The following is a step-by-step example explaining with more detail how does the function `get_from_graphQL()` that we used above works.

First, once you have a GraphQL query working, you'll need to save it to an R object as a character vector:

```{r}
my_query<- "{
rivers(pagination:{limit:10, offset:0}){
      river_id
      name
      length
   }
}
"
```

Next, define as another character vector the url of the API, which is the same of the GraphiQL web interface you explored above:

```{r}
url<-"https://zendro.conabio.gob.mx/api/graphql"
```


Now we can a query to the API by using a POST request:

```{r}
# query server
result <- POST(url, body = list(query=my_query), encode = c("json"))
```

The result that we are getting is the `http` response. Before checking if we got the data, it is good practice to verify if the connection was successful by checking the status code. A `200` means that all went well. Any other code means problems. See [this](https://en.wikipedia.org/wiki/List_of_HTTP_status_codes).

```{r}
# check server response
result$status_code
```

We now need to extract the data in order to be able to manipulate it. If everything went well, the `http` response will contain an attribute data which will itself contain an attribute named as the query, in this case `rivers`.


```{r}
result
```

If the query is not written properly or if there is any other error, the attribute `data` won't exist and instead we will get the attribute `erros` listing the errors found. 

If all wen't well we can proceed to extract the content of the results with:

```{r}
# get data from query result
jsonResult <- content(result, as = "text") 

```

The result will be in json format, which we can convert into an Robjet (list). In this list the results are within each type used in the query.
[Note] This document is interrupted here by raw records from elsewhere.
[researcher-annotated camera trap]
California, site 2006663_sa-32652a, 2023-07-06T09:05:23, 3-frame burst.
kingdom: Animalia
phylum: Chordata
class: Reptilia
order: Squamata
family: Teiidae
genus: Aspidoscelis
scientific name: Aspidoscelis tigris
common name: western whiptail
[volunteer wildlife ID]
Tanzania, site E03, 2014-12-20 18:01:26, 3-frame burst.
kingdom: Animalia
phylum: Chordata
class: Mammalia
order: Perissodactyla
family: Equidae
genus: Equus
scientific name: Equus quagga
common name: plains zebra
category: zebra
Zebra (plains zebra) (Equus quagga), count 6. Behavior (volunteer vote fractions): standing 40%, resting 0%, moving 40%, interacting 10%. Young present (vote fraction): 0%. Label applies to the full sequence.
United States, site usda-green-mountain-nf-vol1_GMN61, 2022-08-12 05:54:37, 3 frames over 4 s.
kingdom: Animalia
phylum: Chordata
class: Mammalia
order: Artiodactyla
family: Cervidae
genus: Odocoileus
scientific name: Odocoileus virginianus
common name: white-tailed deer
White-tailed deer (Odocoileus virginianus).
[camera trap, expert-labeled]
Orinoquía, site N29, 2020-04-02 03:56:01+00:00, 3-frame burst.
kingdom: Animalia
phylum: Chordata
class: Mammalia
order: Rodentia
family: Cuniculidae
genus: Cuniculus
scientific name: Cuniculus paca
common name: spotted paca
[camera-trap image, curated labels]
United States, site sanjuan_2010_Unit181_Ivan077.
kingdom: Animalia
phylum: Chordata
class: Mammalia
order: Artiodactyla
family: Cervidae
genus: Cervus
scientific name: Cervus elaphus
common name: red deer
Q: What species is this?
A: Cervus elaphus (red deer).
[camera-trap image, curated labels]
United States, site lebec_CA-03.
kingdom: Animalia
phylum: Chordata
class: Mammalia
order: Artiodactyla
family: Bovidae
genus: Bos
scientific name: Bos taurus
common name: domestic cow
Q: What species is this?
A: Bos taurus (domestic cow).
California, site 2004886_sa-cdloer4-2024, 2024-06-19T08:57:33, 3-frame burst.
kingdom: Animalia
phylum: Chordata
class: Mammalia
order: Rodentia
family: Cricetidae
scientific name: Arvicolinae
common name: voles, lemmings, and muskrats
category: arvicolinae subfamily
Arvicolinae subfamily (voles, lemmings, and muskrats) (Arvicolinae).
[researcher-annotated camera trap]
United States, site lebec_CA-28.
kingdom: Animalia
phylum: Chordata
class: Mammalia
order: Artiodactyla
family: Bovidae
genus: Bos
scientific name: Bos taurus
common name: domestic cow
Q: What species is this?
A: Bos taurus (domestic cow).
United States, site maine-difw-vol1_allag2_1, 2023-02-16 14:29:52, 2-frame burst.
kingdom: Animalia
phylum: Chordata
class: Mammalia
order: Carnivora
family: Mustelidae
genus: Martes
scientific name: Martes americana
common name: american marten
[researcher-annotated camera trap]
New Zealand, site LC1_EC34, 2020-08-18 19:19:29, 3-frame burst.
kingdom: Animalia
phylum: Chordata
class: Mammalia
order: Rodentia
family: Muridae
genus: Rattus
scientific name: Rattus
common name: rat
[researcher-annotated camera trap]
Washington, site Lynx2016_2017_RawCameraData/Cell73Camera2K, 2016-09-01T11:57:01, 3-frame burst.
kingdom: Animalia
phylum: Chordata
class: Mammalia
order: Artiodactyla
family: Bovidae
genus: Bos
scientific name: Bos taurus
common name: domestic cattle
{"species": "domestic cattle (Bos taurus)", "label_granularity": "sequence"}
The argumment `flatten` is used to collapse the list into a single data frame the data from different types. 

```{r}
# transform to json
readableResult <- fromJSON(jsonResult, 
                         flatten = T)
```

Extract data:

```{r}
# get data
data<-as.data.frame(readableResult$data[1]) 
head(data)
```

By default, the name of each type will be added a the beggining of each column name:

```{r}
colnames(data)
```

To keep only the name of the variable as it is in the original data: 
```{r}
x<-str_match(colnames(data), "\\w*$")[,1] # matches word characters (ie not the ".") at the end of the string
colnames(data)<-x # assing new colnames 
```

So finally we have the data in a single nice looking data frame:
```{r}
head(data) 
```
Notice that you will get a dataframe like teh one above only for one to one associations, but than in other cases you still will get variables that are a list, which you can process in a separate step.